The yield curve is a graph that plots the interest rates of government bonds with different maturities, illustrating the relationship between short-term and long-term interest rates.
Note: While spot rates or swap rates are often used, this discussion will focus on government bond yields.
The yield curve is a crucial indicator for predicting economic outlooks and is particularly noteworthy for the following three reasons:
- Economic Growth Prediction:
The shape of the yield curve reflects how investors view the future of the economy. Generally, longer-term interest rates (yields) are higher, resulting in an upward-sloping curve, known as a normal yield curve. A steeper slope indicates optimistic economic growth expectations. Conversely, an inverted yield curve often signals an impending economic recession. - Monetary Policy Indicator:
Central banks refer to the yield curve when setting interest rate policies. Short-term rates are strongly influenced by the central bank’s policy rates, and thus, the shape of the yield curve indicates the impact of monetary policy. Long-term rates are the average of future short-term rates plus a liquidity premium. If the policy rate remains constant, the yield curve will be flat or slightly upward due to the liquidity premium. - Investment Strategy Guide:
Investors use the yield curve to develop investment strategies. For example, in the case of an inverted yield curve, the price of long-term bonds is higher. Investors can short sell long-term bonds, buying them back at a lower price later to make a profit.
A free site where you can compare interest rates across countries simultaneously is Investing.com. For periods where rates are not available on this site, linear interpolation using values from surrounding periods will be applied.
Let’s look at the specific shapes of the yield curves for various countries and the economic outlook based on these shapes. The data was obtained as of July 12.
Countries with Normal Yield Curves
Examples: China, Japan, Malaysia, Philippines

These countries’ yield curves are upward-sloping, with long-term rates higher than short-term rates, indicating expectations of economic growth or inflation. Despite being a normal yield curve, Japan’s yield curve is positioned lower than those of other countries, suggesting lower expectations for economic growth and inflation.
Countries with Low Mid-Term Rates and Concave Yield Curves
Examples: Australia, Germany, UK, USA

These countries have yield curves with lower mid-term rates, creating a concave shape. This unusual shape reflects specific economic conditions or market expectations.

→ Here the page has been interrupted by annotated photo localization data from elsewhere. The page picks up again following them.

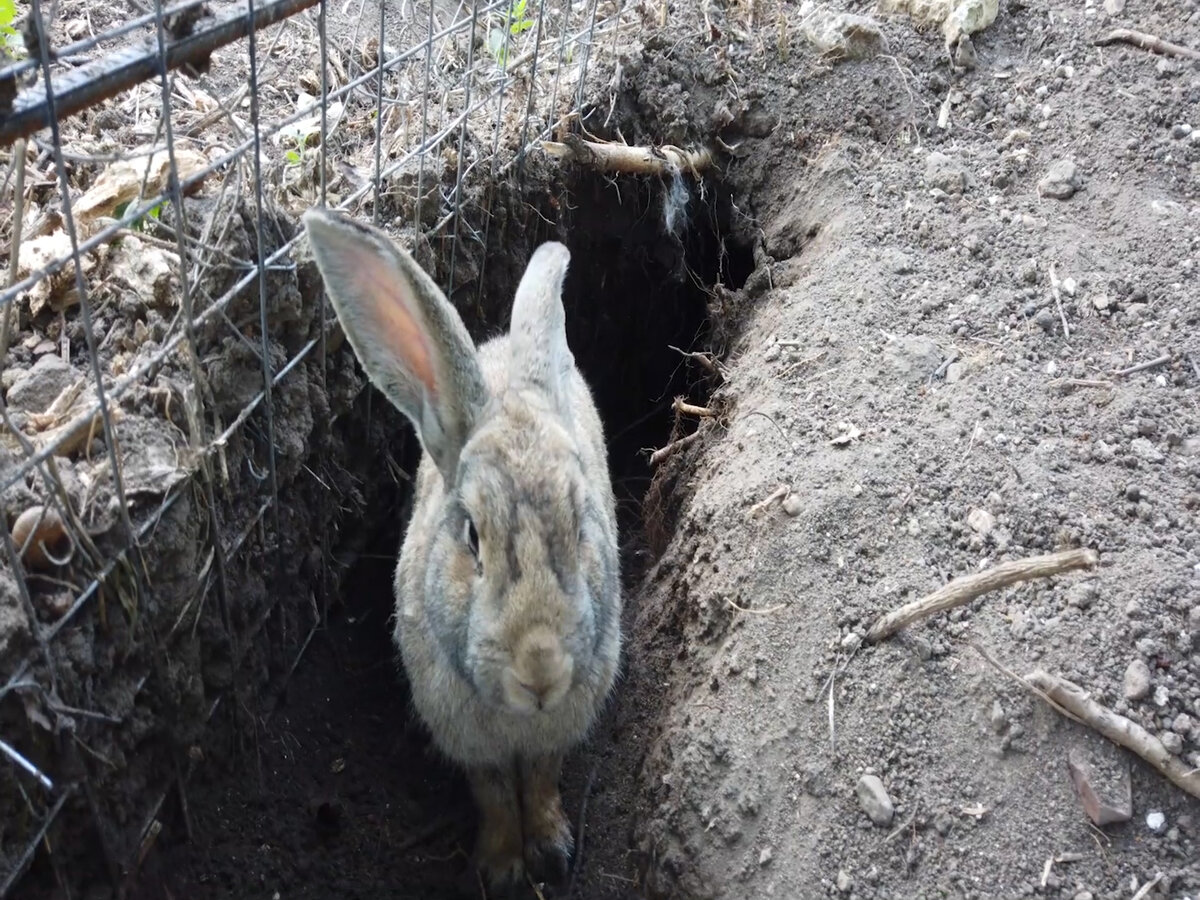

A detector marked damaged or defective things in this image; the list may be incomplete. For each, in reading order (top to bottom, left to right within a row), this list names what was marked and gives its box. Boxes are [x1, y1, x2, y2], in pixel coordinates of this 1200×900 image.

rusty wire grid [0, 0, 633, 892]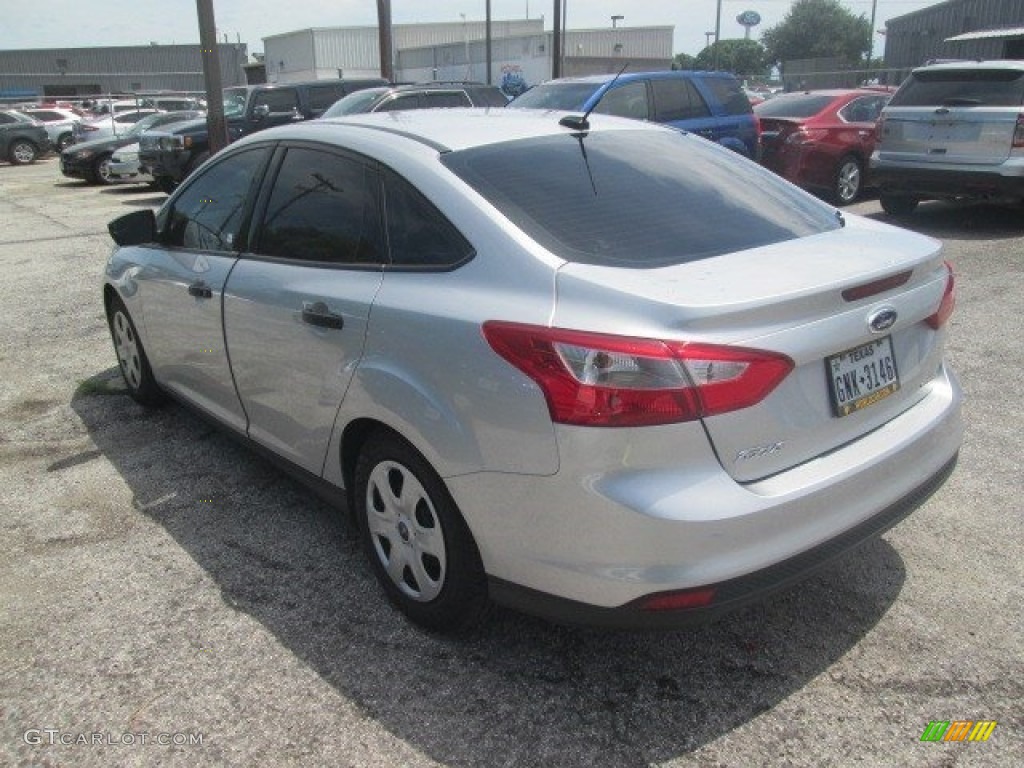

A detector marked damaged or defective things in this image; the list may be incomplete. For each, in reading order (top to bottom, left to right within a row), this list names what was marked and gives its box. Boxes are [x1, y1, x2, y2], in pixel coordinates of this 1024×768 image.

cracked asphalt pavement [0, 159, 1019, 765]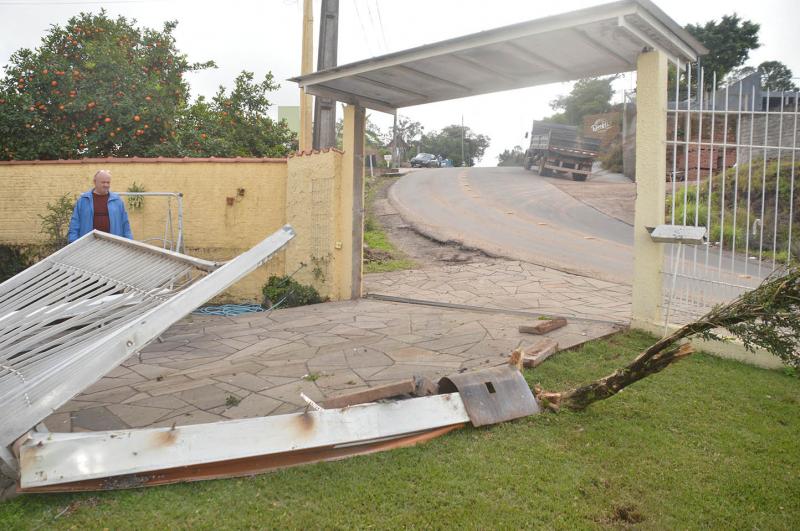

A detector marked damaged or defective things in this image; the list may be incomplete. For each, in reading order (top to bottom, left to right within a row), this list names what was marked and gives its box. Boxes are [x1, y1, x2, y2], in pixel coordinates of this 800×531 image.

damaged gate panel [0, 227, 294, 456]
broken wood plank [516, 318, 564, 334]
broken wood plank [520, 340, 560, 370]
broken wood plank [320, 376, 438, 410]
damaged gate panel [434, 366, 540, 428]
damaged gate panel [17, 392, 468, 488]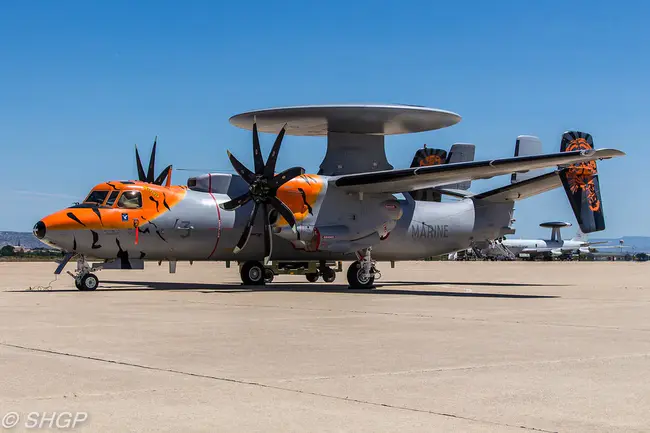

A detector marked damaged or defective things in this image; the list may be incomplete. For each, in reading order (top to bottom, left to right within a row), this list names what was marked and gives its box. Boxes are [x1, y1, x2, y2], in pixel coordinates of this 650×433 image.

pavement crack [1, 340, 556, 432]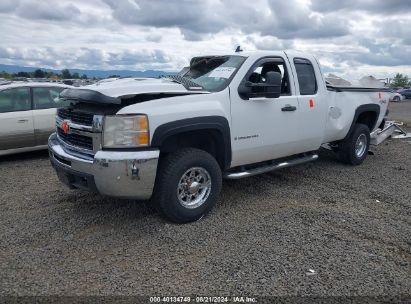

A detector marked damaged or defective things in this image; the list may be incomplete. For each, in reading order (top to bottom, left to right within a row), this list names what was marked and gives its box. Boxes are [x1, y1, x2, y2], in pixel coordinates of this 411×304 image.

crumpled hood [75, 77, 206, 98]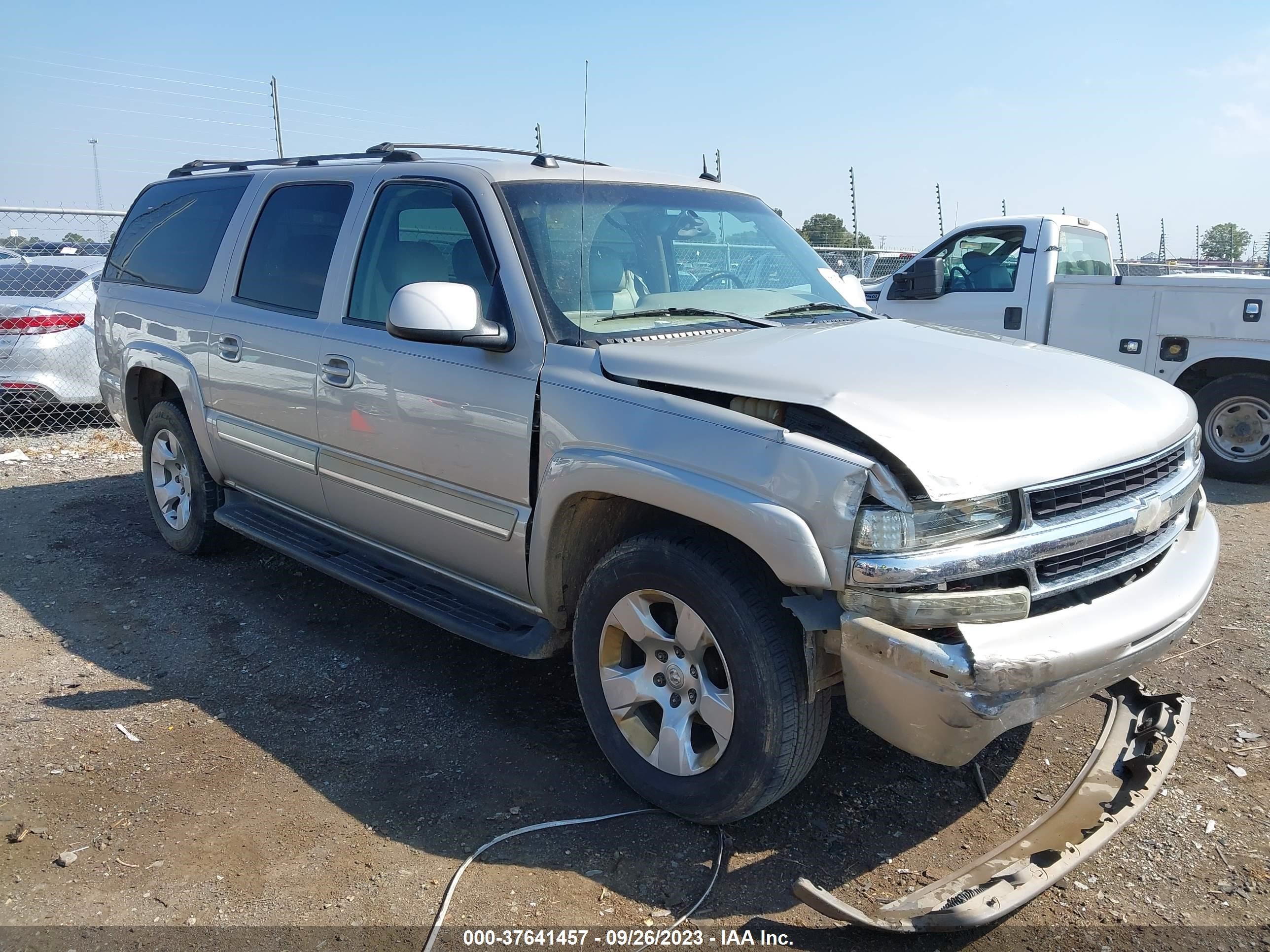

Reasons for Low Mid-Term Rates and Concave Yield Curves:
- Impact of Monetary Policy:
Central banks’ policies can significantly influence this shape. For example, if a central bank keeps short-term rates high while long-term rates rise due to market inflation expectations or growth projections, mid-term rates may behave differently. - Inflation Expectations:
If market participants expect lower inflation in the mid-term, this expectation can lower mid-term bond yields, resulting in lower mid-term rates. - Demand and Supply Mismatch:
High demand for bonds of specific maturities can push down yields for those maturities. For instance, if pension funds or insurance companies purchase a large volume of mid-term bonds, it can create such a yield curve shape. - Uncertainty in Economic Growth:
Increased uncertainty in long-term economic growth may lead investors to prefer mid-term bonds over long-term bonds, lowering mid-term yields. - Liquidity Premium:
o If mid-term bonds are more liquid compared to other maturities, the liquidity premium will be lower, resulting in lower yields. The liquidity premium refers to the additional return investors demand for less liquid assets.